Spectres: Guided tour by Maria Neto, Pedro Leão Neto and Jorge Marum
18 October – 5 p.m. · [16+]
EN / PT
As part of the 7th edition of the Lisbon Triennale, dedicated to the theme How Heavy is a City?, a guided tour of the exhibition Spectres was held at MUDE, led by architects and researchers Maria Neto, Pedro Leão Neto and Jorge Marum, members of the Architecture, Art and Image group (AAI/CEAU/FAUP).
The tour offered a reflective journey through the works that comprise the exhibition, addressing the ways in which image, language, and technology influence the perception, construction, and criticism of contemporary cities.
The focal point of the tour was the project The Weight of Words, submitted to the Millennium bcp Lisbon Triennale Universities Competition and awarded the Universities Prize in the Research category. This work stems from research on the Dadaab refugee camp in Kenya — a city that exists de facto, but not de jure — and questions the weight of words and legal boundaries in defining inhabited space.
"Every word — refugee, emergency, reception — shapes space, creates boundaries, defines bodies. Words carry weight because they shape the world," explained Maria Neto, emphasising how language becomes an instrument of power and exclusion, but also of resistance and creation."
In dialogue with the exhibition Spectres, The Weight of Words expands the reflection on the visible and the invisible — on the imaging technologies that reveal the planet and the words that describe it —, proposing a critical reading of the relationships between architecture, politics and language.
Throughout the visit, the authors invited the public to question the boundaries between the urban and the planetary, between the human and the technical, revisiting the central questions raised by the Triennial:
How heavy is a city?
How heavy are its images, its words, its absences?
Final reflections
At the closing, Maria Neto returned to the opening question:
"I want to end by returning to the initial question: How Heavy is a City?
What this exhibition teaches us is that the weight of a city is not only in its buildings, its infrastructure or its waste.
It is also in its images, its words, its absences.
We live surrounded by spectres — by technologies that see for us, by systems that organise us, by memories that insist on returning. But the role of architecture, art and thought is precisely this: to make these spectres visible, to give them form and, in doing so, to free us a little from their weight.”

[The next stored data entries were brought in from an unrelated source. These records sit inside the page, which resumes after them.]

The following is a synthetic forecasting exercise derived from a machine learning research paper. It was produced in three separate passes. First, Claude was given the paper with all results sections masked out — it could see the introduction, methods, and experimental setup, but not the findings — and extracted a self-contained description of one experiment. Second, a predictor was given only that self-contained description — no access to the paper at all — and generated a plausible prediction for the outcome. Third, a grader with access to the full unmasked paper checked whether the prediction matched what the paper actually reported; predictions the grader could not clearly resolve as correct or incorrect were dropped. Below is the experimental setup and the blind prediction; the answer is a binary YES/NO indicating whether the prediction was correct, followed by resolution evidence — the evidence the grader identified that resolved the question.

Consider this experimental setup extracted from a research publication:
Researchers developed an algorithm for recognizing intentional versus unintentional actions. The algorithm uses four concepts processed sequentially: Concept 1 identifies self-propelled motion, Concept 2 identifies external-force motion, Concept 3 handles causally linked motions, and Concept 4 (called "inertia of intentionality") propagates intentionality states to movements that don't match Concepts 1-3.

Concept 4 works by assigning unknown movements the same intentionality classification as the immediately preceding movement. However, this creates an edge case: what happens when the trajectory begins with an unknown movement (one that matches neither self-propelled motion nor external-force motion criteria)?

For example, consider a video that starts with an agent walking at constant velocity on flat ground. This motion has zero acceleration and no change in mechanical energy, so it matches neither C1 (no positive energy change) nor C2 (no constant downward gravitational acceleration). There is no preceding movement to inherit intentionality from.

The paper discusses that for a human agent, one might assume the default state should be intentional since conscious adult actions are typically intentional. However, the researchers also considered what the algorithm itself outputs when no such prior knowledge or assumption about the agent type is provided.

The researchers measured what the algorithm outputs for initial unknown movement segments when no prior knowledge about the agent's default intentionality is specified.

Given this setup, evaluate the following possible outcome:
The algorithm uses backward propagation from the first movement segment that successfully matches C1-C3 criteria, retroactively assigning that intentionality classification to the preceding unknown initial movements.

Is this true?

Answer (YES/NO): NO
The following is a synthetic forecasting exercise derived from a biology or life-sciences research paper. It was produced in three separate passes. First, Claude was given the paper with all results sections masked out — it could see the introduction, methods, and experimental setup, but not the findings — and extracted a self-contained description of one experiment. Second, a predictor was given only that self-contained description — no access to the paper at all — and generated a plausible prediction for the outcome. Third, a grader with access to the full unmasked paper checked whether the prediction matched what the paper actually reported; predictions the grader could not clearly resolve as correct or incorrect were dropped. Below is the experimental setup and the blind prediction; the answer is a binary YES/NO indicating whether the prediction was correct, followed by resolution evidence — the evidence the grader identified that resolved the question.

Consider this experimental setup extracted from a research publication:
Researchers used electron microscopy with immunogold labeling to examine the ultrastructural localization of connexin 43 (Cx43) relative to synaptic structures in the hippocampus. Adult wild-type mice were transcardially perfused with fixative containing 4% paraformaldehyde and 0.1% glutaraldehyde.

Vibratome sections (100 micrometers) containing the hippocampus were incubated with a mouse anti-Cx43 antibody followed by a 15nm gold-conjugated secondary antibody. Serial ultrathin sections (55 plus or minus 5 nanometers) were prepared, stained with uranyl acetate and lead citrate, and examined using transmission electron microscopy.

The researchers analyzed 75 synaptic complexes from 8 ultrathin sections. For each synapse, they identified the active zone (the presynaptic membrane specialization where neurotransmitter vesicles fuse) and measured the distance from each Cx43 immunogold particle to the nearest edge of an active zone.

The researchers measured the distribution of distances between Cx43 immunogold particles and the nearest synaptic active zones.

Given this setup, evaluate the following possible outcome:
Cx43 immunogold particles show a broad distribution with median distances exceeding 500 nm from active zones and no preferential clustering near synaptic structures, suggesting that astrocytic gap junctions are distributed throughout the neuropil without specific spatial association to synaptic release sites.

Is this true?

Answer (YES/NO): NO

In addition, Pedro Leão Neto emphasised the urgency of rethinking the contemporary relationship with the image:
"In an age marked by the unbridled production of digital images — ephemeral, decontextualised, impersonal, automatic and, at times, false — visual literacy, today perhaps more than ever, occupies a central place in our societies. Being able to think critically about images, and not just see them as a means of recording, but as a form of interpretation, criticism and communication, is essential. The image can be a device capable of (re)articulating social, ethical and aesthetic dimensions, and serving as a catalyst for debate about reality and multiple contemporary realities, helping to generate new dynamics of thought and awareness, bringing different audiences closer to these urgent issues of the present."
Author profiles
Maria Neto is an architect, university professor, and researcher with a PhD in Architecture on refugee camps in protracted situations, awarded by UAH+ICHaB-ETSAM (2022). With international experience in humanitarian action, she has collaborated with UNHCR and the British Red Cross in supporting refugees in Kenya and the UK. A recipient of the Fernando Távora Prize, she has been an invited speaker at the 17ª Venice Architecture Biennale, the 6th anniversary of Casa da Arquitectura, and was selected for the Lisbon Triennale Millennium bcp Universities Award, 2022. She is currently coordinating housing projects for the reception and integration of refugees and migrants in Fundão, one of which - Landscapes of Care and Domesticity - was selected in the Promove competition by the La Caixa Foundation/FCT.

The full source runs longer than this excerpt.